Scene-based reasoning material
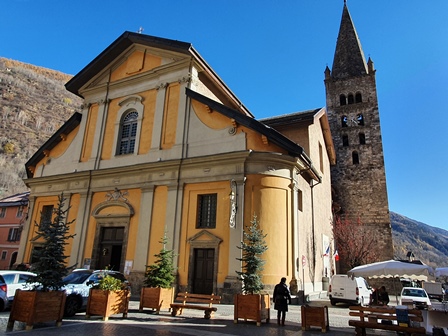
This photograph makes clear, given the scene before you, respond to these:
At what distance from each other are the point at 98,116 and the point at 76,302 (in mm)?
14721

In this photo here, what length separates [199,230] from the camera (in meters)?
16.7

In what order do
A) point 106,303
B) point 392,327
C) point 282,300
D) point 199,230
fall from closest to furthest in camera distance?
point 392,327
point 106,303
point 282,300
point 199,230

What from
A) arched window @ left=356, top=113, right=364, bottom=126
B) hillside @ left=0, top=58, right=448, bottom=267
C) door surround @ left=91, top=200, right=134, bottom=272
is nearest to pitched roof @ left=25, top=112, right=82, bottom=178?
door surround @ left=91, top=200, right=134, bottom=272

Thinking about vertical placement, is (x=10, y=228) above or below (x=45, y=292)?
above

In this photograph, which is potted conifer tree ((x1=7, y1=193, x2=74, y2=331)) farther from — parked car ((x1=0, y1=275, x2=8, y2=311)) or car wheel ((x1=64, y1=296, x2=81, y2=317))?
parked car ((x1=0, y1=275, x2=8, y2=311))

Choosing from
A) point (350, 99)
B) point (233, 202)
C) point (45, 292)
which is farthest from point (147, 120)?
point (350, 99)

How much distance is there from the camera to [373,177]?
35938 mm

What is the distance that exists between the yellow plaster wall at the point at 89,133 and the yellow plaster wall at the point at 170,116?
6087mm

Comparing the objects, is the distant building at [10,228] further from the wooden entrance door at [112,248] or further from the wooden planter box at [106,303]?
the wooden planter box at [106,303]

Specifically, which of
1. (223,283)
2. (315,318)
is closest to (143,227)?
(223,283)

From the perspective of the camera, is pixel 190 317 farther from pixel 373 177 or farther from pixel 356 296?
pixel 373 177

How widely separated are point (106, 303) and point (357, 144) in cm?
3445

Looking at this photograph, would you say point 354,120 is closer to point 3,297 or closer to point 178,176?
point 178,176

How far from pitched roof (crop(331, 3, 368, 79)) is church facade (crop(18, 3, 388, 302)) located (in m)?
21.1
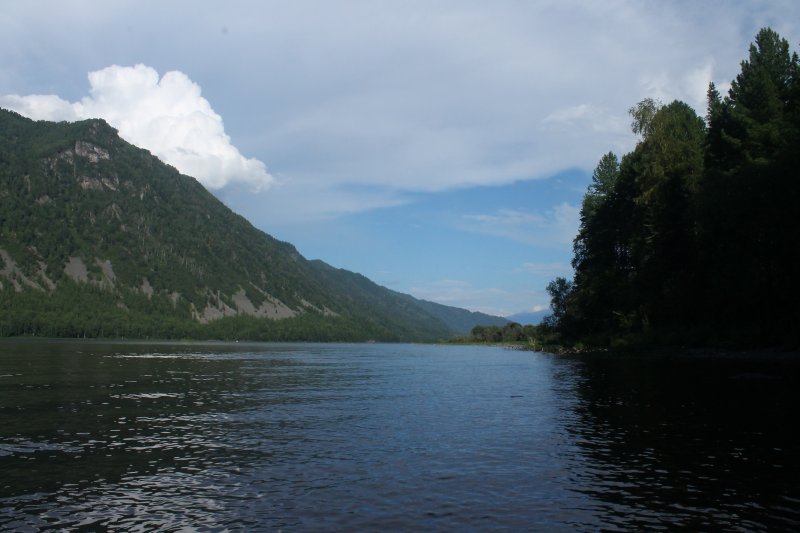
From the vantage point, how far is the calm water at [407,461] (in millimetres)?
14922

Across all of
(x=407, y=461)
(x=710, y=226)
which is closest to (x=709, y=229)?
(x=710, y=226)

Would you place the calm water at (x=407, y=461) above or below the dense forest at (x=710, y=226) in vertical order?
below

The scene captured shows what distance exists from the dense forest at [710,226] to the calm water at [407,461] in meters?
25.0

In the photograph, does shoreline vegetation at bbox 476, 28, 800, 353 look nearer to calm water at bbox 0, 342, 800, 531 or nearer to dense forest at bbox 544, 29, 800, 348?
dense forest at bbox 544, 29, 800, 348

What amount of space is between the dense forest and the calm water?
2497cm

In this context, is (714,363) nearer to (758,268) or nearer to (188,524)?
(758,268)

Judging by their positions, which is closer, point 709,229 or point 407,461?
point 407,461

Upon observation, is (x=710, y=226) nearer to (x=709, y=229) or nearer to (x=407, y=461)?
(x=709, y=229)

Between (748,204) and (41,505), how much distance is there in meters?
63.7

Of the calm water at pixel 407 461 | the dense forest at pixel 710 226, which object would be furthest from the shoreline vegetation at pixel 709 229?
the calm water at pixel 407 461

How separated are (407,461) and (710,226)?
55050 millimetres

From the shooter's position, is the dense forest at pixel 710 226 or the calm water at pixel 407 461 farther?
the dense forest at pixel 710 226

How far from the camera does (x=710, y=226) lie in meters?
63.0

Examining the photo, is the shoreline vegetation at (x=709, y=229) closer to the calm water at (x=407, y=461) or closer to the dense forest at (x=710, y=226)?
the dense forest at (x=710, y=226)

◆ AIM OF THE EXERCISE
Copy out the material word for word, starting with the line that contains "Upon observation, is" and ending after the line that contains "55050 millimetres".

◆ RESULT OF THE TASK
Upon observation, is (x=710, y=226) nearer to (x=709, y=229) or nearer to (x=407, y=461)?
(x=709, y=229)

Between (748,204) and (41,505), how much distance is there in meters?
63.7

Of the calm water at pixel 407 461 | the dense forest at pixel 710 226, which object would be furthest from the shoreline vegetation at pixel 709 229?
the calm water at pixel 407 461

How separated are (407,461) and (710,226)?
55050 millimetres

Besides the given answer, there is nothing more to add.